> **The request**
Turn every line of the entries below into a JSON list of strings, one string per line, leaving out blank lines.
** BEGIN Dataset extract **
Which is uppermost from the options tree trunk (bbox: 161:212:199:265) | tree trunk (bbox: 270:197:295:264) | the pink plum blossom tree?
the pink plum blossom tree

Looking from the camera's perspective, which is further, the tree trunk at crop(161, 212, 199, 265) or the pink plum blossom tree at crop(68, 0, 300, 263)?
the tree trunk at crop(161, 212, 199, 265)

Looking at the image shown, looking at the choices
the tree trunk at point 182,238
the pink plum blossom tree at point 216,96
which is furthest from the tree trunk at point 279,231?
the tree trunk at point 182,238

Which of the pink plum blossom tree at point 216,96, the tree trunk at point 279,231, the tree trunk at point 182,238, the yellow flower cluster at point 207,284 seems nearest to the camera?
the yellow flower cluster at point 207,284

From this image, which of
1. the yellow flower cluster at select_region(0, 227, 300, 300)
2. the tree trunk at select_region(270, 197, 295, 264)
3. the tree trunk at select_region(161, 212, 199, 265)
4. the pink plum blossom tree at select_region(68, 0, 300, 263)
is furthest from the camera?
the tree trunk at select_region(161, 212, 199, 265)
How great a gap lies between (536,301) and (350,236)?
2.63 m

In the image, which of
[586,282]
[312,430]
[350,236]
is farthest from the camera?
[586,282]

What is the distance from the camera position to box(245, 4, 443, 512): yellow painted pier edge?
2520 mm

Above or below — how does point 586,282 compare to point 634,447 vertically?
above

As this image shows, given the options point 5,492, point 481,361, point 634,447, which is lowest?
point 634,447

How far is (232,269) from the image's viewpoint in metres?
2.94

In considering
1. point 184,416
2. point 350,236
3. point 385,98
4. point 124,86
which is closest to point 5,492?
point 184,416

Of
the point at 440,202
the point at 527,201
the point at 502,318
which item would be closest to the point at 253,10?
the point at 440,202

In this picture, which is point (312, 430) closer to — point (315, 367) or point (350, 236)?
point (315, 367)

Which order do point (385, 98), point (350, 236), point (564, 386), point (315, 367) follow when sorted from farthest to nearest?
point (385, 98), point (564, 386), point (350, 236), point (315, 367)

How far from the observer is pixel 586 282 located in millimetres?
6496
** END Dataset extract **
> **Exercise result**
[
  "Which is uppermost from the options tree trunk (bbox: 161:212:199:265) | tree trunk (bbox: 270:197:295:264) | the pink plum blossom tree?",
  "the pink plum blossom tree",
  "Looking from the camera's perspective, which is further, the tree trunk at crop(161, 212, 199, 265) or the pink plum blossom tree at crop(68, 0, 300, 263)?",
  "the tree trunk at crop(161, 212, 199, 265)",
  "Looking at the image shown, looking at the choices",
  "the tree trunk at point 182,238",
  "the pink plum blossom tree at point 216,96",
  "which is furthest from the tree trunk at point 279,231?",
  "the tree trunk at point 182,238",
  "Which of the pink plum blossom tree at point 216,96, the tree trunk at point 279,231, the tree trunk at point 182,238, the yellow flower cluster at point 207,284 seems nearest to the camera?",
  "the yellow flower cluster at point 207,284",
  "From this image, which of",
  "1. the yellow flower cluster at select_region(0, 227, 300, 300)",
  "2. the tree trunk at select_region(270, 197, 295, 264)",
  "3. the tree trunk at select_region(161, 212, 199, 265)",
  "4. the pink plum blossom tree at select_region(68, 0, 300, 263)",
  "is furthest from the camera?",
  "the tree trunk at select_region(161, 212, 199, 265)",
  "How great a gap lies between (536,301) and (350,236)?",
  "2.63 m",
  "In the image, which of",
  "[586,282]",
  "[312,430]",
  "[350,236]",
  "is farthest from the camera?",
  "[586,282]",
  "What is the distance from the camera position to box(245, 4, 443, 512): yellow painted pier edge?",
  "2520 mm",
  "Above or below — how does point 586,282 compare to point 634,447 vertically?",
  "above",
  "As this image shows, given the options point 5,492, point 481,361, point 634,447, which is lowest?",
  "point 634,447",
  "How far is (232,269) from the image's viewpoint in metres?",
  "2.94",
  "In considering",
  "1. point 184,416",
  "2. point 350,236",
  "3. point 385,98",
  "4. point 124,86",
  "which is closest to point 5,492?",
  "point 184,416",
  "Of",
  "the point at 440,202",
  "the point at 527,201",
  "the point at 502,318",
  "which item would be closest to the point at 253,10?",
  "the point at 440,202",
  "In this picture, which is point (312, 430) closer to — point (315, 367) or point (350, 236)?",
  "point (315, 367)",
  "Which order do point (385, 98), point (350, 236), point (564, 386), point (315, 367) follow when sorted from farthest to nearest?",
  "point (385, 98), point (564, 386), point (350, 236), point (315, 367)",
  "How far from the observer is pixel 586 282 located in millimetres?",
  "6496"
]